■ Exercises ■
1) In the Dexter town profile, retype the passage from "The Abbott woolen" up to and including "the 1990-2000 decade.".
2) According to the Dexter town profile, in what year was the Abbott woolen mill erected?
3) Continue the Dexter town profile from its last sentence.

-- start of Extract to read --

Year | Population |
---|---|
1970 | 2,567 |
1980 | 4,286 |
1990 | 4,419 |
2000 | 3,890 |
2010 | 3,895 |
Geographic Data | |
---|---|
N. Latitude | 45:02:23 |
W. Latitude | 69:16:47 |
Maine House | District 104 |
Maine Senate | District 4 |
Congress | District 2 |
Area sq. mi. | (total) 37.2 |
Area sq. mi. | (land) 35.2 |
Population/sq.mi. | (land) 110.7 |
County: Penobscot
Total=land+water; Land=land only |
Congressional
Medal
of Honor
Winner
Indian Wars
JAMES E. BAILEY
[DEX-ter] Town in Penobscot County, incorporated on June 17, 1816 from township T4 R5 NWP. Surveyed in 1772, the township remained unsettled until 1800 the hardy pioneer Ebeneezer Small arrived, planted a crop, cobbled together a shelter, and brought his wife the following year.
Samuel Dexter, for whom the town was named, never saw it. He had served as Secretary of War, Treasury and State in various U.S. cabinets.
The Abbott woolen mill was erected in 1835, starting an industry that lasted for over 150 years. Recent closings of manufacturing firms have contributed to the decline in population in the 1990-2000 decade.
In the late 19 century, Dexter’s economic environment, according to George Varney, was characterized by water power and mills:
The streams that furnish power are the outlet of Dexter and Spooner’s ponds, Kenduskeag River, in the south-eastern part of the town, and Sebasticook Main Stream, which winds along westward through the entire northern border of the town. At the north-west corner, upon Main Stream, are lumber and shingle mills, a brick yard, etc; and on the outlet of Spooner’s Pond in the southern part of the town, are one or more mills. In all, Dexter has 26 powers, 26 of which have an aggregate fall of 331 feet. . . .
The principal manufactures are boots and shoes, long lumber, boxes, doors, sashes and blinds,churns, carriages, woolen cloths, mens clothing, cooper’s ware, flour, meal and feed, iron castings, stoves, plows, soap, leather, marble-work, tinware, etc.
The latter list is virtually unmatched in the history of what are now small towns in Maine. At the time, Dexter appears to have been a manufacturing giant in the area. Note the title of George H. Haynes’ 1899 book below.
The town is the birthplace in 1888 of legislator, congressman, governor, and U.S. Senator Ralph Owen Brewster.

-- end of Extract to read --
-- start of Information provided --

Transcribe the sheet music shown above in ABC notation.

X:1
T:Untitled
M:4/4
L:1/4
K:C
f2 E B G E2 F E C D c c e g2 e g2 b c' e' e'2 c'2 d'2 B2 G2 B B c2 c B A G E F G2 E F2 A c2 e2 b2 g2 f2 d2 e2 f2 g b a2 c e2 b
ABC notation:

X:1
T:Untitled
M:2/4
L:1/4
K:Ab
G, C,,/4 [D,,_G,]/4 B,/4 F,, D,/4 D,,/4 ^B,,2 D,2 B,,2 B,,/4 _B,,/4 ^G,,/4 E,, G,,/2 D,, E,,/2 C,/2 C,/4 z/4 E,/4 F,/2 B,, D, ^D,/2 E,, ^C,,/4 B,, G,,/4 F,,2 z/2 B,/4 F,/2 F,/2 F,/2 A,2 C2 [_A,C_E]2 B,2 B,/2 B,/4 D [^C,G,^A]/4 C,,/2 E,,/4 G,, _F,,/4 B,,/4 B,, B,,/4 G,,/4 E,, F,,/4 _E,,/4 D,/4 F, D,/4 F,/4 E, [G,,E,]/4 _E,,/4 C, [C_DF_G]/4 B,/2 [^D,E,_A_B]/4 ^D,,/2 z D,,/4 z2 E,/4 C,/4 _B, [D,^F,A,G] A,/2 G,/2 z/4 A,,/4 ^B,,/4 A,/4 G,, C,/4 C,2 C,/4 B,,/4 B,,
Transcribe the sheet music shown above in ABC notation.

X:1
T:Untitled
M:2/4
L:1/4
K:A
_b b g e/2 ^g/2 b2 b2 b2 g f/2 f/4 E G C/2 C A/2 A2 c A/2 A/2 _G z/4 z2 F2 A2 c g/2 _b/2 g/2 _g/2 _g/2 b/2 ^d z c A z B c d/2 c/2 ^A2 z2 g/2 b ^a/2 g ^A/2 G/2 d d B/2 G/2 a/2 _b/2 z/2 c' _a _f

-- end of Information provided --

■ Answers by task ■
1)
The Abbott woolen mill was erected in 1835, starting an industry that lasted for over 150 years. Recent closings of manufacturing firms have contributed to the decline in population in the 1990-2000 decade.

2) 1835

3)
Lake Wassookeag covers 1,062 acres near the main village. With a boat launching facility and a nearby recreational space, the lake attracts families, swimmers and people hoping to land a fish or two.
A few miles away on the North Dexter Road is the Wayside Theater and Grange. The Grange dates from around 1916. Noting difficulty in meeting attendance and costs, a group of Dexter residents bought the building. The Wayside Theater occupies the building and hosts community musical and theatrical entertainment. The members of the Theater are also members of the Grange.
Government: Council-Manager
Additional resources
**Call, Bert. Abbott Mill Image courtesy of Special Collections, Raymond H. Fogler Library. DigitalCommons@UMainephoto https://digitalcommons.library.umaine.edu/bert_call/3106/
Chase, Halcyon. The Early History of the Town of Dexter. Dexter, Me. Eastern Gazette. 1904.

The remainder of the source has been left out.